# Passage provided
■ ■ ■ ■

UK comms infrastructure provider Arqiva has reported a bump in operating profits of 6.1 per cent to £158.7m for its half-year results – mainly thanks to a "cost-control" and "operating efficiency" programme.
Revenue rose 3.4 per cent to £482m, boosted by its terrestrial broadcast business, which grew 7 per cent to £239.4m.
The company said that was in part thanks to its 700MHz spectrum clearance contract, the frequency on which 5G will run. It is retuning broadcast transmitters so they can shift to a lower frequency. However, its satellite and media business fared less well with sales falling 9.6 per cent to £67.9 m.
Last year Arqiva abruptly pulled out of a £6bn IPO, citing "market volatility". Some observers speculated the firm might struggle to convince investors of the long-term future in broadcast TV. Sky has since signalled the end of the satellite dish with plans to make all its channels and content available online.
The firm did not shed any more light on why the board considered the transaction to no longer be in its best interests, but said it would "continue to consider" the options.
In a statement not light on bombast, chief exec Simon Beresford-Wylie said: "The strength of our financial performance reflects our vital role in delivering the technology that will ensure Britain's digital future.

■ ■ ■ ■

Records from a spatial question set:
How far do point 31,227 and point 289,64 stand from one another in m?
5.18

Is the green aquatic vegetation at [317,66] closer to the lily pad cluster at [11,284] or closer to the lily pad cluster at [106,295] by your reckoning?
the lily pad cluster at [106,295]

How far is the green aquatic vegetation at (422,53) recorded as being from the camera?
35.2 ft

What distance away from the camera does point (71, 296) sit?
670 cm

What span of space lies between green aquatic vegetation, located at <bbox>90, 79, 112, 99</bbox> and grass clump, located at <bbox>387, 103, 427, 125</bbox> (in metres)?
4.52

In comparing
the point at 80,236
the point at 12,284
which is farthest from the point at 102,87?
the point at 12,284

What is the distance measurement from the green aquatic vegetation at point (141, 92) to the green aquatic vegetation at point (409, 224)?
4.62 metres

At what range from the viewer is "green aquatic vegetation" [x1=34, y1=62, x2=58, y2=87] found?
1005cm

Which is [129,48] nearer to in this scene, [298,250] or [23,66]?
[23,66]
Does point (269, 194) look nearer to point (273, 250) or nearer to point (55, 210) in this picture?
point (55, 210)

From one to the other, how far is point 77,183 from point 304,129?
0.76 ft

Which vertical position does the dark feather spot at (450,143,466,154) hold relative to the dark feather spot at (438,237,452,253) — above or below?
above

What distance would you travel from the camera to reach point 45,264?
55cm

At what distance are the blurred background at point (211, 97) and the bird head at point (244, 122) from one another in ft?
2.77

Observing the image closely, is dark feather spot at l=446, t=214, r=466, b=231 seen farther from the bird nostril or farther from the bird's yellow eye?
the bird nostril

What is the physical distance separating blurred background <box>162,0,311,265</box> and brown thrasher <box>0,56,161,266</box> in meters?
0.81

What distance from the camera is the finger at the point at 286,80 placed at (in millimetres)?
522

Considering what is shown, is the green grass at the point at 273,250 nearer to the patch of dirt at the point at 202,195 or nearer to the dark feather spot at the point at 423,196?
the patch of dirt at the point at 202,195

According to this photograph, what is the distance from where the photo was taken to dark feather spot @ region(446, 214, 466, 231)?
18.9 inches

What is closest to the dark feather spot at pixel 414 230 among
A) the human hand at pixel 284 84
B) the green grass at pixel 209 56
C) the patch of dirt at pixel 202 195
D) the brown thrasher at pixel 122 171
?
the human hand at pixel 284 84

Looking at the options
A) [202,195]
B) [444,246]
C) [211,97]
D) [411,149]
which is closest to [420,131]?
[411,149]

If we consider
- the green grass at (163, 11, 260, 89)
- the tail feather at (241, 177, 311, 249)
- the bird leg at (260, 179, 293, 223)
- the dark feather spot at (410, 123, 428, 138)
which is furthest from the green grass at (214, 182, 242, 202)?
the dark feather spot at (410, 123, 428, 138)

■ ■ ■ ■

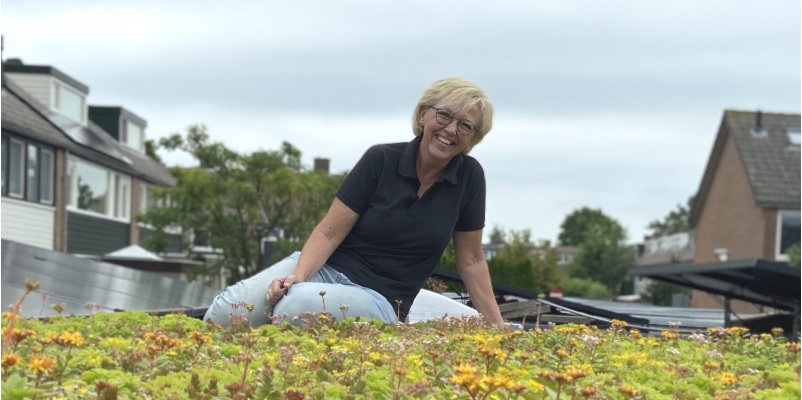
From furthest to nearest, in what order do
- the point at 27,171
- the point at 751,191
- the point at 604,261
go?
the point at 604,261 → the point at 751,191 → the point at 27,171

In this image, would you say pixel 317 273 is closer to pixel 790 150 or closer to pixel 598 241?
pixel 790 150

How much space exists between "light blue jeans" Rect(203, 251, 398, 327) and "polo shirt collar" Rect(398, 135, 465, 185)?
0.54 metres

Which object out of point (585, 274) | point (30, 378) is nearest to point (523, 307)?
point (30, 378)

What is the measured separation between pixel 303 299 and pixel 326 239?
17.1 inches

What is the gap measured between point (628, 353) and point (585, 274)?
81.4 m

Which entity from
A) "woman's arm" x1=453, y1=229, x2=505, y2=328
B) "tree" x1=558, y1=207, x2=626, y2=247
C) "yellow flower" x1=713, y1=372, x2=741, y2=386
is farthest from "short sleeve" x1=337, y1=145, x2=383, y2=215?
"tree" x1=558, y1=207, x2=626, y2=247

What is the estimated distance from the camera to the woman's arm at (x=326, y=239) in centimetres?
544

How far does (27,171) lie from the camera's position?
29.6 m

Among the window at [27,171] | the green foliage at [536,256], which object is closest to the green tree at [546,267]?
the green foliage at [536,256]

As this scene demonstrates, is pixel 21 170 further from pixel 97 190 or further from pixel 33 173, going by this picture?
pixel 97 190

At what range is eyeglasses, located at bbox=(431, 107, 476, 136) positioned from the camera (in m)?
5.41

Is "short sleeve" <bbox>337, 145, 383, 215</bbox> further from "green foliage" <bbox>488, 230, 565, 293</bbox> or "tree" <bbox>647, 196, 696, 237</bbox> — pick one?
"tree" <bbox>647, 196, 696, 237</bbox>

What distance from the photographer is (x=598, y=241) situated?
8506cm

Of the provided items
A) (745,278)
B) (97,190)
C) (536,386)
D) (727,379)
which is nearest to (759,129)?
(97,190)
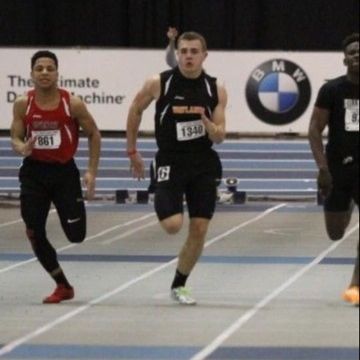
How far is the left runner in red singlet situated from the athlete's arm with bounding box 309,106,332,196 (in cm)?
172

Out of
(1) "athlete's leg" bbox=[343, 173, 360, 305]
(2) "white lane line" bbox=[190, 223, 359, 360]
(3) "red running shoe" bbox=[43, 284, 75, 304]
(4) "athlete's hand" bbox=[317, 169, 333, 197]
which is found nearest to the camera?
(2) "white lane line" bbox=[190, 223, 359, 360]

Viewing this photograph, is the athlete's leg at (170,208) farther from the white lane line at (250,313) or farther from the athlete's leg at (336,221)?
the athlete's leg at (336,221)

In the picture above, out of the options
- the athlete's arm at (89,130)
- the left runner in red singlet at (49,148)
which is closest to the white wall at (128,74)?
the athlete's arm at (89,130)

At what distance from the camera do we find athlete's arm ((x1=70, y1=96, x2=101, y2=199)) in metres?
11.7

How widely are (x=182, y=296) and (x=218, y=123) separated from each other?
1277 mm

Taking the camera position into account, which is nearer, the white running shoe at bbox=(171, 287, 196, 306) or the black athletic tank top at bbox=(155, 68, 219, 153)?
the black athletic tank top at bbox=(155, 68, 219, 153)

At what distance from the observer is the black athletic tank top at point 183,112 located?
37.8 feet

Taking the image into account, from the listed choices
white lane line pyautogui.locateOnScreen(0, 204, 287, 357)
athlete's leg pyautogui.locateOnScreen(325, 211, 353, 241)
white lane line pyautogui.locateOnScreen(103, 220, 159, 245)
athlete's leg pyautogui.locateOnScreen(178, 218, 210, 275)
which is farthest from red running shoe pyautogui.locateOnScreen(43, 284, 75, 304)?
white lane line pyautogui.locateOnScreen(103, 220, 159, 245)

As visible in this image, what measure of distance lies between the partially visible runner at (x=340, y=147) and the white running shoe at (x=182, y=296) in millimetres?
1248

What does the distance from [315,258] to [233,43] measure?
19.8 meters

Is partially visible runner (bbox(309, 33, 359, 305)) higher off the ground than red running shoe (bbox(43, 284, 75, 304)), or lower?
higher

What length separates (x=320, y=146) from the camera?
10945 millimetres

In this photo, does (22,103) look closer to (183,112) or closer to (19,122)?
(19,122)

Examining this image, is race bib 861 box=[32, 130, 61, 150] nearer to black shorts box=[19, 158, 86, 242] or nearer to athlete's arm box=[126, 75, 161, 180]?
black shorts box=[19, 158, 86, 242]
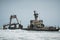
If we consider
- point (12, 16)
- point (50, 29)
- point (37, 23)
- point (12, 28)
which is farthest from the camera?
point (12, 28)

■ ■ ■ ■

# Exercise objective
Please answer these questions from the article on Arqiva's half-year results, one per line:
1. By how much did Arqiva's operating profits rise?
2. What was the terrestrial broadcast business's revenue after its growth?
3. What reason did Arqiva cite for pulling out of its IPO?
These records have no connection to the text.

# Solved problem
1. 6.1 percent, to £158.7m
2. £239.4m
3. Market volatility